_Exercise goal_
Determine how many lines in these records hold "shop". Only the number is wanted.

_Records shown_
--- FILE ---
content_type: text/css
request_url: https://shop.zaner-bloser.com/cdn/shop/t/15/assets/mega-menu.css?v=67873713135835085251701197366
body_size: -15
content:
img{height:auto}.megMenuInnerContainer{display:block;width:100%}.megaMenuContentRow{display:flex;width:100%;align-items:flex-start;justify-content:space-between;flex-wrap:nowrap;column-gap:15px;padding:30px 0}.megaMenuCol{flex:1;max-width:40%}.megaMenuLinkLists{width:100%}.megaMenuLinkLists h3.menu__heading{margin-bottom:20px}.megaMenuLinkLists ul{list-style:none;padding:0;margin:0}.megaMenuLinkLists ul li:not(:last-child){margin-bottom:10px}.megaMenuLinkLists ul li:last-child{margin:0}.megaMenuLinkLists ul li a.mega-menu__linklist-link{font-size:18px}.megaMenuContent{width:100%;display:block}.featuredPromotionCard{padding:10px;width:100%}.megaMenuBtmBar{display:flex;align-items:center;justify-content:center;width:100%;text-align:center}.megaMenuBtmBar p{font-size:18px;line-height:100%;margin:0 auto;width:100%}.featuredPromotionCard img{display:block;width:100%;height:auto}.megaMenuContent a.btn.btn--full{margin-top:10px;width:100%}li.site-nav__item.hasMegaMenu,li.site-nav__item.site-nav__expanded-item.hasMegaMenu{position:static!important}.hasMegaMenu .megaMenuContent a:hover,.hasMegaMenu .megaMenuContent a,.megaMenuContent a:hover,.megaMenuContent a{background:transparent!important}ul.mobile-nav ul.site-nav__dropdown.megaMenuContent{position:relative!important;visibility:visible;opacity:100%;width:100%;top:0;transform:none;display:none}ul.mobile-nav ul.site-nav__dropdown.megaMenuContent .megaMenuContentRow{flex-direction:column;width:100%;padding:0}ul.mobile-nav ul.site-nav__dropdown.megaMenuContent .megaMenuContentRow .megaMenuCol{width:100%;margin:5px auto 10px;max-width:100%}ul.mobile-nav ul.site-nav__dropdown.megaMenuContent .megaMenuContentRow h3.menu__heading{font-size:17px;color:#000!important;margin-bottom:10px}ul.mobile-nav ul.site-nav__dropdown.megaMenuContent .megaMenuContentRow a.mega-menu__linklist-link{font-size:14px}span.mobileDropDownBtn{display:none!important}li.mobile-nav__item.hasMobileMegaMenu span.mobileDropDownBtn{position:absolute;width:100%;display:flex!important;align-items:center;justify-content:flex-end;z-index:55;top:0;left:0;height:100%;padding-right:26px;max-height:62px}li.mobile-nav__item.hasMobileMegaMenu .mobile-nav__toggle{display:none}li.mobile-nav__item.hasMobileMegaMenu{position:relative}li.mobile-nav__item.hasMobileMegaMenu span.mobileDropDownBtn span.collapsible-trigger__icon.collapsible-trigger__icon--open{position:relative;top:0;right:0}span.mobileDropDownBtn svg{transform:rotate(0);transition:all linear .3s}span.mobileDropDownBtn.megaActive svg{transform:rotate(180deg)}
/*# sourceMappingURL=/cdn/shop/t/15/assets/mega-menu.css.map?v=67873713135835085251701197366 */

_Exercise answer_
2